Casting lots upon the goats, the one upon which the lot fell would be offered as a “sin offering” (16:9). In contrast, the other goat would be the “scapegoat” (16:10). The high priest would first sacrifice the young bull for his sins, taking its blood and sprinkling it upon the mercy seat (16:14). He would then offer the goat that was the sin offering for the nation, and take its blood to sprinkle upon the mercy seat (16:15) as an atonement “because of their transgressions in all their sins” (16:16). The blood of the young bull, and the blood of the goat was then sprinkled upon the altar (16:18).
The live goat, identified as the scapegoat, was brought to Aaron. The Scripture says he was to lay “both his hands upon the head of the live goat and confess over him all the iniquities of the children of Israel, and all their transgressions in all their sins, putting them upon the head of the goat, and shall send him away by the hand of a fit man into the wilderness: 22And the goat shall bear upon him all their iniquities unto a land not inhabited: and he shall let go the goat in the wilderness” (16:21-22). The “fat of the sin offerings” was burned upon the altar. In contrast, the bullock and goat’s skins and flesh were burned out of the camp (16:25, 27-28).
The Day of Atonement, like the Passover, was observed annually by Israel.

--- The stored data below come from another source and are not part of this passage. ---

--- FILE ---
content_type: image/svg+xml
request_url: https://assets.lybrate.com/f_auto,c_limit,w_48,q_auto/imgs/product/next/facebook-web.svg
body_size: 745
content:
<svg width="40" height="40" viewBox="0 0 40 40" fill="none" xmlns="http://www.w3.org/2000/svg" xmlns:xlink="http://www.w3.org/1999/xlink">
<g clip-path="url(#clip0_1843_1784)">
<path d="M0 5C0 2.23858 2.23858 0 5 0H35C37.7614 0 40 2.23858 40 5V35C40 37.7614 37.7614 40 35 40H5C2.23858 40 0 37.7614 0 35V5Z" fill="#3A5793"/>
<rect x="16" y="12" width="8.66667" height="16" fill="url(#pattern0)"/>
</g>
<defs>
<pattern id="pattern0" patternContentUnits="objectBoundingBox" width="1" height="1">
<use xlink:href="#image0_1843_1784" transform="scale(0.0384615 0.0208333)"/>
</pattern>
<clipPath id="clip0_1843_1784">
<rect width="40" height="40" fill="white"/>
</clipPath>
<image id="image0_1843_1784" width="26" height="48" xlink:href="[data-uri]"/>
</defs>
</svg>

The pattern of blood sacrifices was a perpetual reminder that the penalty of sin is death, and there can be no forgiveness of sins apart from the shedding of blood, for “without shedding of blood is no remission” (Hebrews 9:22).
Once a year, and every year, the high priest offered sacrifices for the people’s sins until Christ was sacrificed for our sins. According to the author of the Book of Hebrews, Jesus Christ is the believer’s sacrifice and high priest (Hebrews 9:24-28) who “was once offered to bear the sins of many; and unto them that look for him shall he appear the second time without sin unto salvation” (Hebrews 9:28).